East and west Africa exhibit a regional divide when it comes to foreign direct investment, according to data from greenfield investment monitor fDiMarkets. While the number of projects into east Africa has been generally higher than west Africa, capital expenditure in west Africa has been consistently higher. Data were obtained from 2003 onwards using the UN's definitions of east and west Africa.
In 2008 the amount of FDI into both regions increased dramatically, particularly into east Africa. In that year, 99 investment projects were recorded into west Africa, an increase of 160% from the previous year. In contrast with this, 173 projects were recorded for east Africa, a 170% increase from 2007. Since then FDI into west Africa has increased steadily year-on-year despite global economic struggles. FDI into east Africa decreased by almost 14% in 2009, but recovered in 2010.
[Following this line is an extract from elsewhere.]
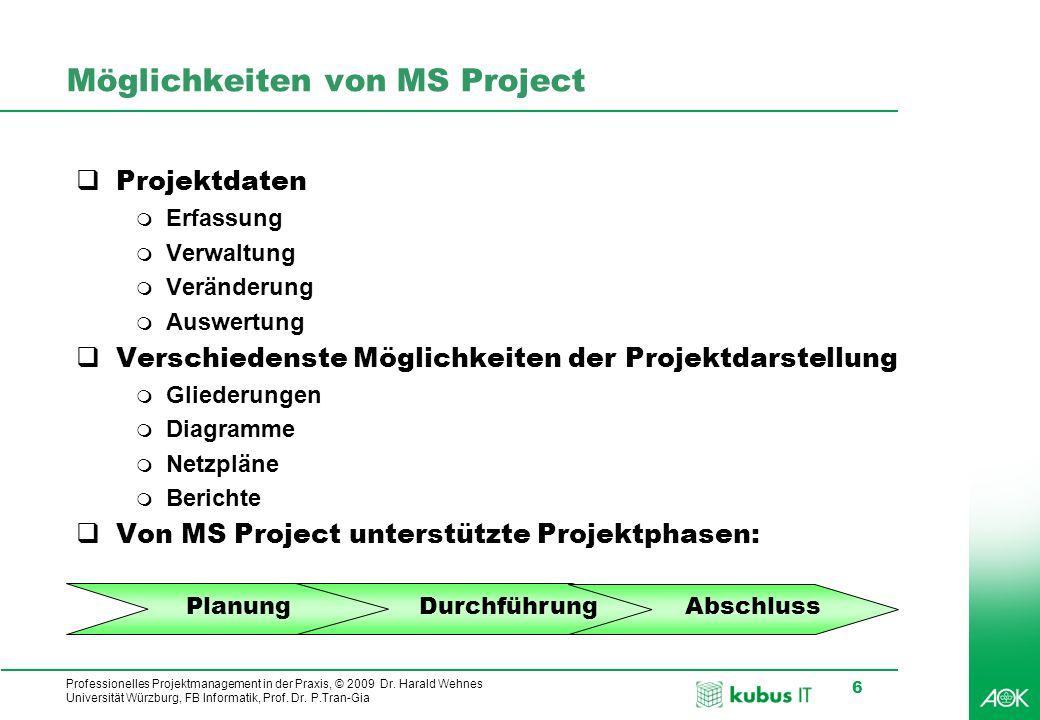 Möglichkeiten von MS Project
Comparing FDI for the first half of 2011 shows an increase for both regions, with FDI into east Africa increasing by 6.85% in the first half of 2011, compared with the same period in 2010. The increase in west Africa was even more pronounced, with FDI for the first half of 2011 increasing by 28.57%, compared with that recorded in 2010.
Since 2003, with the exceptions of 2007 and 2011 to date, west Africa has received more in terms of capital expenditure than the east. The number of jobs created in both regions since 2003 is markedly similar – a total of 233,955 in west Africa and 230,550 in the east.